• _Text provided_

-*-*-

# Immersions

## Visualizing and sonifying how an artificial ear hears music

\[\def\sb{_}\]This project lets us interact with and explore an audio processing neural network, or what I call an “artificial ear”. This network was trained in an unsupervised way on various music datasets using a contrastive predictive coding method. There are two modes of showing its inner workings - one is visual, the other is sonic. For the visualization, first, the neurons of the network are laid out in two-dimensional space, then their activation is shown at every moment, depending on the input, in real-time. To make audible how music sound to the artificial ear, an optimization procedure generates sounds that specifically activate certain neurons in the network. In case you’re interested, please see the the paper or the poster, as well as the visualization code (that you could use to visualize your own networks)!

If you want to skip the theory, you can jump straight down to the audio and video demonstrations starting in the visualization section.

## Introduction

Although neural networks are often described as black boxes, there exist methods to make us see and hear what is going on inside a neural network. A well-known example of this is the DeepDream technique that generates bizarre psychedelic but strangely familiar pictures. A related approach can be used to make audible the innards of sound processing neural nets. The first thing we need is a model we want to examine. It is trained on musical data using a self-supervised training algorithm. Then the basic idea is the following: The starting point is an arbitrary sound clip (e.g. silence, noise, or a drum loop). This clip will be modified by the optimization procedure in a way that stimulates a certain region in the neural net. The changed clip can then be used as a basis for a new optimization. This way you obtain sounds that are generated by the neural network in a freely associative way. One of the most important properties of neural networks is that they process information on different levels of abstraction. An activation in some region of the net thus may, for example, be associated with short and simple sounds or noises, a different region with a more complex musical phenomenon, such as rhythm, phrase or key. For what exactly a neural networks listens depends on the data it was trained on, as well as on the task it is specialized to accomplish. This means to different nets music will sound differently. All this can be directly experienced with the Immersions project. For this, I developed a setup that allows - not unlike a DJ mixing console - the generation, visualization and control of sound in real-time. The contributions presented here are the following:

- The application and evaluation of Contrastive Predictive Coding for self-supervised representation learning on spectral representations of music. For this, new fully convolutional architectures for both encoder and autoregressive model are used and evaluated.
- A method of finding a clear visual representation of a neural network using the multilevel force graph layout technique and visualizing activations of all neurons in real-time.
- Transfer of the principles of feature visualization to the sound domain, allowing the sonification of features a model relies on.
- Development of a system that allows the real-time control and exploration of the sonic feature space.

-*-*-

• _Source excerpt_
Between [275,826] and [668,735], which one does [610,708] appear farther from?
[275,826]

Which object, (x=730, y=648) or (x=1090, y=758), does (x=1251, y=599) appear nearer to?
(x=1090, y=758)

-*-*-

• _Exercise requirements_
Repeat the passage of the Immersions text from "- A method of" to "model relies on.", word for word.

• _Expected answer_
- A method of finding a clear visual representation of a neural network using the multilevel force graph layout technique and visualizing activations of all neurons in real-time.
- Transfer of the principles of feature visualization to the sound domain, allowing the sonification of features a model relies on.